No todo es tan grave en las representaciones de “Los Rusos” en las producciones y pantallas gringas salidas de la mente de algún ex operativo de la CIA. Hay un contraste abismal entre Red Sparrow y, por ejemplo, una serie magistral de FX como The Americans, que inició en 2013 y terminará a mediados de 2018. Salió de la mente de Joe Weisberg, quien brevemente trabajó en la CIA a fines de los ochenta —es decir, menos que Matthews, pero parece haber aprendido un poquito mejor el oficio.

 

The Americans narra la historia de Philip y Elizabeth Jennings, un feliz matrimonio de agentes de viajes en Washington, padres de Paige y Henry, en la primera mitad de los ochenta, en la típica casita clasemediera estadunidense. Nada más que Philip y Elizabeth no son estadunidenses —vaya, los actores sí—, sino espías soviéticos altamente peligrosos y entrenados para matar si es necesario. Su trabajo consiste en pasar información a la KGB y tienen una que otra misión, algunas violentas, sin que sus hijos, sus amigos o sus vecinos sepan absolutamente nada. Y, por cierto, en el primer capítulo de la serie se muda a la casa de al lado un agente del FBI, Stan Beeman, que tampoco sabe nada y los trata como grandes amigos.

Ayuda, desde luego, que estos rusos ya están “americanizados”, por lo que es más fácil representarlos en pantalla como estadunidenses comunes y corrientes.
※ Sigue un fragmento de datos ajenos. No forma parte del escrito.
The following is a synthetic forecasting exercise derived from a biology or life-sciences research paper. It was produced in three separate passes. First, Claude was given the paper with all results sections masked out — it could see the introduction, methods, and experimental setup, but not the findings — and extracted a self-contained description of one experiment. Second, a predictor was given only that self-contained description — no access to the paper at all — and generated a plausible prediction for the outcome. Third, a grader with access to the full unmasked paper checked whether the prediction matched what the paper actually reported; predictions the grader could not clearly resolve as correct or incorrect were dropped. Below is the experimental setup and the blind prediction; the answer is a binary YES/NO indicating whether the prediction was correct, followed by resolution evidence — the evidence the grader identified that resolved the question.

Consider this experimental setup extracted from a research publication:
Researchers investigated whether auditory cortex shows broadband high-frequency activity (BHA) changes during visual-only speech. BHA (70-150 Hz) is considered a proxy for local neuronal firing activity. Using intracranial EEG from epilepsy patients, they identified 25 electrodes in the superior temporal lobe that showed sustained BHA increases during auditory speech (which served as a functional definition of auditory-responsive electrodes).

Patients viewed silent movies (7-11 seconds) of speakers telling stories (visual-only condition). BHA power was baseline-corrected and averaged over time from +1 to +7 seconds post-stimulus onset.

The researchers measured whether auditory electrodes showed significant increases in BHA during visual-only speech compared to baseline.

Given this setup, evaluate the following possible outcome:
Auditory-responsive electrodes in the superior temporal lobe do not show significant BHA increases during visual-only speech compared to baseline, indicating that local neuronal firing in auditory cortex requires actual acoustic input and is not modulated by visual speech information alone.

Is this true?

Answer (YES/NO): YES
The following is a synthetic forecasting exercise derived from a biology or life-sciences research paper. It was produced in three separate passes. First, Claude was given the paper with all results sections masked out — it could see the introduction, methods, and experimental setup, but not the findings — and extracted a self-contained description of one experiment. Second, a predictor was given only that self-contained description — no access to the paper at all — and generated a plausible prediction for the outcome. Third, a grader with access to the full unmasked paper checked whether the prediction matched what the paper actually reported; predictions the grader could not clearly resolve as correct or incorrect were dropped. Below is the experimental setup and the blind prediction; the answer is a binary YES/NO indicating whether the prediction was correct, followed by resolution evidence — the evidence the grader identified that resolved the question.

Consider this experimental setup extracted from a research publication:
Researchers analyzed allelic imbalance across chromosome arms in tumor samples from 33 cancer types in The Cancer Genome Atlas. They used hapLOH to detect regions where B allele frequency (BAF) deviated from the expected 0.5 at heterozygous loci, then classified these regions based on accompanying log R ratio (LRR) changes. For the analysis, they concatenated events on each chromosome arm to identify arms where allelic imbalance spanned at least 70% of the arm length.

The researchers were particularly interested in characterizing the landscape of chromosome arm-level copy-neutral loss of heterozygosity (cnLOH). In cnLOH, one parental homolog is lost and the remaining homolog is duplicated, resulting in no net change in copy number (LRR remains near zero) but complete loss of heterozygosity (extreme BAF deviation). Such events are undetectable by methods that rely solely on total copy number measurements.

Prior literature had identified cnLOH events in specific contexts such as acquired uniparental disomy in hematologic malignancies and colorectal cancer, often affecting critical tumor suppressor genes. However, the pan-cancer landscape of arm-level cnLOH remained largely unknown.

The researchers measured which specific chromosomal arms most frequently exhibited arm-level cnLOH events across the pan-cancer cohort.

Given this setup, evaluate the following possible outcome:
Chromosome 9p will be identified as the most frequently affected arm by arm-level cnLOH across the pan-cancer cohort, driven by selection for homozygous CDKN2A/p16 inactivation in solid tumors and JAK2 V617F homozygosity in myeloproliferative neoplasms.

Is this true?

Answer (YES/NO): NO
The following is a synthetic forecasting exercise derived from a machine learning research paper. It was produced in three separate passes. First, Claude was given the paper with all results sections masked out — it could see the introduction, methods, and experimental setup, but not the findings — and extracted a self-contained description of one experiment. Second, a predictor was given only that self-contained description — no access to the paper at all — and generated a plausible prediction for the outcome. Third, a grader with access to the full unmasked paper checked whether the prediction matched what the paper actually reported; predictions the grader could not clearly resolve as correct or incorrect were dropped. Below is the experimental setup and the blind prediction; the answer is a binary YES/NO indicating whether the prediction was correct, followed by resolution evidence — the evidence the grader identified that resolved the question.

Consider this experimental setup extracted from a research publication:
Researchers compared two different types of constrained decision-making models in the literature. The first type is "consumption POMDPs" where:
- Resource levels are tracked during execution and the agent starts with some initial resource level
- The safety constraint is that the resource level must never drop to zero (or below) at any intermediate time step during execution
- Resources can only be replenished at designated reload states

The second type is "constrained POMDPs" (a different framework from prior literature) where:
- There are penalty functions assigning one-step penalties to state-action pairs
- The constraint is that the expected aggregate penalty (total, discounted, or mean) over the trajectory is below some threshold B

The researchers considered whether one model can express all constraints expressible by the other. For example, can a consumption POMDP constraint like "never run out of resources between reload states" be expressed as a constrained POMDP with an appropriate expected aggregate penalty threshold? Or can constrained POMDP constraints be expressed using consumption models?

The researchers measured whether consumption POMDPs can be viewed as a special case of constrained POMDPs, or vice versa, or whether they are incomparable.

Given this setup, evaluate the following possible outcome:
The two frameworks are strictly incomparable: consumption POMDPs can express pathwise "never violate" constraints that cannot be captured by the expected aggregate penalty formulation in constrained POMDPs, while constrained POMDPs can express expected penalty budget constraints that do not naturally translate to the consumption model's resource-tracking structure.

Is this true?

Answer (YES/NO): YES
No es que no haya prejuicios en la serie, como por ejemplo las escenas de la niñez y adolescencia de Philip (Mijaíl) y Elizabeth (Nadezhda) en la URSS de los cincuenta y sesenta —ignoremos desde un principio la forma tan terrible en que balbucean el ruso—, o la “barbarie” y la arbitrariedad que se viven en las cárceles soviéticas, pero no se trata de nada que comprometa la credibilidad del guion, ni mucho menos le interesa comparar uno u otro modelo con el acento puesto sobre la crítica al socialismo soviético. 
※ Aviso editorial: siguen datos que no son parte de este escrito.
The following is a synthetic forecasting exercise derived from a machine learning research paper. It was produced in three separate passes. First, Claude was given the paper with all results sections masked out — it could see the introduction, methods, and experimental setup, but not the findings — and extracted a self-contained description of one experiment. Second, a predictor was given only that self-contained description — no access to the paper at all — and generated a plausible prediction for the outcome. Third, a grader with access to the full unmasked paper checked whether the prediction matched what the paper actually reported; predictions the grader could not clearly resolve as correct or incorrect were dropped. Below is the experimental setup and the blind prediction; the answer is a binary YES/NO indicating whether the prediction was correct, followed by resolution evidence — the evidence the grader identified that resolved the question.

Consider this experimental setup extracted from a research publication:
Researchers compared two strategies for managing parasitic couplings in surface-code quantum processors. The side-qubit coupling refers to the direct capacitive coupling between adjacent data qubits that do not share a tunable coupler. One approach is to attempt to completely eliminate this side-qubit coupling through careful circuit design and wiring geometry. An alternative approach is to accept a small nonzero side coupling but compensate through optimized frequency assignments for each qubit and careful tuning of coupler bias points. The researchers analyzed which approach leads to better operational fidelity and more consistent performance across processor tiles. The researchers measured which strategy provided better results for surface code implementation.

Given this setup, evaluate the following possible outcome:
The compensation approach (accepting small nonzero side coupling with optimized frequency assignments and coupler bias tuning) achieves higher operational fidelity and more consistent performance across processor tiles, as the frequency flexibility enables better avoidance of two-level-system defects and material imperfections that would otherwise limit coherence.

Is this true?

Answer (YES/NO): NO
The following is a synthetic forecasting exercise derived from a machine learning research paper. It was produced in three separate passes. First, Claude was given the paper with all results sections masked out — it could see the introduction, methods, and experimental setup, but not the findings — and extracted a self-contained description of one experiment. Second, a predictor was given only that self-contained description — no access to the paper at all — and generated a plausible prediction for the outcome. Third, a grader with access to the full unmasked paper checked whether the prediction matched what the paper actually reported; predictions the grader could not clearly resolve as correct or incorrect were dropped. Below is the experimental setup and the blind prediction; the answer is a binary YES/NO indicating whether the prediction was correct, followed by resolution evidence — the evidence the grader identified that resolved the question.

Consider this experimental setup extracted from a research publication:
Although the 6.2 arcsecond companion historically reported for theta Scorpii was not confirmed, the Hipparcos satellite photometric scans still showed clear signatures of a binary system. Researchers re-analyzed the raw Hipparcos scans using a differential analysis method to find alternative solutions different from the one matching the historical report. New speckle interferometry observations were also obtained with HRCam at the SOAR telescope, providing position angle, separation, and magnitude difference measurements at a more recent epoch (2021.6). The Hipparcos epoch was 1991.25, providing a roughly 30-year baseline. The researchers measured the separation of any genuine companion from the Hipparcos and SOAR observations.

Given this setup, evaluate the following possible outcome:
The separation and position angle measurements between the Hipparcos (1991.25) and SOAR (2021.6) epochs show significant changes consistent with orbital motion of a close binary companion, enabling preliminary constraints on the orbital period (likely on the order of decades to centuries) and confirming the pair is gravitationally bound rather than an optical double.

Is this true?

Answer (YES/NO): YES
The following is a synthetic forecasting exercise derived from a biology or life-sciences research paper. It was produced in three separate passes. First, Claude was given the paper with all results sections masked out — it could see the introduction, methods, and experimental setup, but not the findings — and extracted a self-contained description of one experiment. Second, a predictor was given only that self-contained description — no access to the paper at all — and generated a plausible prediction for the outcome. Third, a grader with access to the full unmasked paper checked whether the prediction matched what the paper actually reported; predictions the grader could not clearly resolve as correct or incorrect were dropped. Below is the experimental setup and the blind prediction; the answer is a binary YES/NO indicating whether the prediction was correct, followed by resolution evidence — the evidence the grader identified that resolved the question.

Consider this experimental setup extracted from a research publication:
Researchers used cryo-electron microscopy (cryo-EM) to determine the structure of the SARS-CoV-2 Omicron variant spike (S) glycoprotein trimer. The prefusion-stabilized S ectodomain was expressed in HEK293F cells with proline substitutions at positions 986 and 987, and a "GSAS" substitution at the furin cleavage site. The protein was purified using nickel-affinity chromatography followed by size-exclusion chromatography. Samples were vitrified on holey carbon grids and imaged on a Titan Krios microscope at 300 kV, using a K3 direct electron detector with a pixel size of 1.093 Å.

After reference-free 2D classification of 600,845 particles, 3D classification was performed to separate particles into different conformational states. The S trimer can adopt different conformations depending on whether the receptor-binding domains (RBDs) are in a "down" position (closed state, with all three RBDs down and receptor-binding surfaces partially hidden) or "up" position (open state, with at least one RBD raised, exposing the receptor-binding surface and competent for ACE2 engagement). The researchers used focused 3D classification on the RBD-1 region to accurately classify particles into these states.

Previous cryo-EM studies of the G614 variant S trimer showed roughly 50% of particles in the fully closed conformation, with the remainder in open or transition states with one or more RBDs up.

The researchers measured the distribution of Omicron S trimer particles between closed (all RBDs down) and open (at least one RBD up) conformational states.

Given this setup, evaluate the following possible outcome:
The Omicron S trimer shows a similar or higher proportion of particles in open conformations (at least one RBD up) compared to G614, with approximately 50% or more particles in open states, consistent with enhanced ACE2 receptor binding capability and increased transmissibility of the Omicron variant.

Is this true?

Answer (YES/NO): NO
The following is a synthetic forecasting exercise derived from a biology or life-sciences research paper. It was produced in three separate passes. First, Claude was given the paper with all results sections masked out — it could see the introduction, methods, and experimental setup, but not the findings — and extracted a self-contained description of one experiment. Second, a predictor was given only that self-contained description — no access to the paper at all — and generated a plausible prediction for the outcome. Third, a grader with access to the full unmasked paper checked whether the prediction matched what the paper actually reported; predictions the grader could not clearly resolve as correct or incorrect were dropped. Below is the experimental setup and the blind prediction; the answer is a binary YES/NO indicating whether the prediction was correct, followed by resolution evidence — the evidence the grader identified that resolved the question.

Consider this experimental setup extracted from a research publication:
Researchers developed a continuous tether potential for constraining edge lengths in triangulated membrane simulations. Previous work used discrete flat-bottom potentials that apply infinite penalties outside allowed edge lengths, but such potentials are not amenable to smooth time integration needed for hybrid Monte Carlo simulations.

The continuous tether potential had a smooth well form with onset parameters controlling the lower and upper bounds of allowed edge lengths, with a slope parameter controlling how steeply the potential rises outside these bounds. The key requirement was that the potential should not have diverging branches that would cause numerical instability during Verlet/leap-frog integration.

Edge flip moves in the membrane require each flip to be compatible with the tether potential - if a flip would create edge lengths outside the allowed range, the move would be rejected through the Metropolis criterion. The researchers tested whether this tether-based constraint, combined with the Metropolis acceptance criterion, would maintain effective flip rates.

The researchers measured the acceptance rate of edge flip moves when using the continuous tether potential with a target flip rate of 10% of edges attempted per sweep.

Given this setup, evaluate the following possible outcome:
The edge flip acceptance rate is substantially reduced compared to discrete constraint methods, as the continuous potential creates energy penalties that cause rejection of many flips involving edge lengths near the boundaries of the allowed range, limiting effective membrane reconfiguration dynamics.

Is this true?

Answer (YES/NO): NO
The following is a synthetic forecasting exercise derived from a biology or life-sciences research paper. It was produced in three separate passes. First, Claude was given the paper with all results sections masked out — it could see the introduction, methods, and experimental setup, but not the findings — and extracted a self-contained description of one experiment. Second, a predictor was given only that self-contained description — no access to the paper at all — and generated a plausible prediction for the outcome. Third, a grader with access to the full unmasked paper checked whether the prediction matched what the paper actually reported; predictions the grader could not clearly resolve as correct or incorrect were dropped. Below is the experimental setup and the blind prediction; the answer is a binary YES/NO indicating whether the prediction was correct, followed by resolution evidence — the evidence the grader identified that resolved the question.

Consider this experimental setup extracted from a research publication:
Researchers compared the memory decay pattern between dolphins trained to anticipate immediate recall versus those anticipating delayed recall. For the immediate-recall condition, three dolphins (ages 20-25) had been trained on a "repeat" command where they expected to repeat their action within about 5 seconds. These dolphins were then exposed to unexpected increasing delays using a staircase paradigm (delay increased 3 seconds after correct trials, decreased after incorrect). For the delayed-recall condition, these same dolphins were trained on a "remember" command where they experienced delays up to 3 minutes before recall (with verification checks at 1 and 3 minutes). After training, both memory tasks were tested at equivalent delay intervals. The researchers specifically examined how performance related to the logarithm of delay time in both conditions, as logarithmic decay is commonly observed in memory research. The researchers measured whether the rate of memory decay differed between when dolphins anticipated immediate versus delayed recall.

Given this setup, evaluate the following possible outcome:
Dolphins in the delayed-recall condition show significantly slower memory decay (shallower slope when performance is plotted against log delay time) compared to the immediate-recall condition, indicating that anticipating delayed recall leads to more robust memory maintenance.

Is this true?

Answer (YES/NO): YES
La grandeza de The Americans acaso recae en que no es pretenciosa en lo absoluto. Las temporadas terminan sin gran misterio, la cotidianidad en la vida de los personajes es de lo más repetitivo, el guion es abrumadoramente neutral en cuanto a cualquier tipo de afinidad política. Incluso hay gestos abiertos y positivos al socialismo soviético en el personaje de Elizabeth, la más entregada a la causa, mientras que Philip de vez en cuando presenta dudas al comparar capitalismo y socialismo. Ayudan, también, las sensacionales actuaciones de Keri Russell (Elizabeth) y Matthew Rhys (Philip) —que saca un acento gringo impoluto que nada tiene que ver con su acento galés original—, pero también la actuación sencilla y campechana de Noah Emmerich (Stan), un fantástico y sobrio Lev Gorn (Arkadi Ivánovich) y, desde luego, la consabida frialdad y profesionalismo de Frank Langella (Gabriel).

Por desgracia, The Americans terminará este año, pero si todo sigue como los productores lo han hecho hasta la fecha —y es que cada temporada es definitivamente mejor que la anterior—, tendrá un final espectacular, ya ambientado en los tiempos de la Perestroika. Apuesto a que no nos decepcionarrrrá.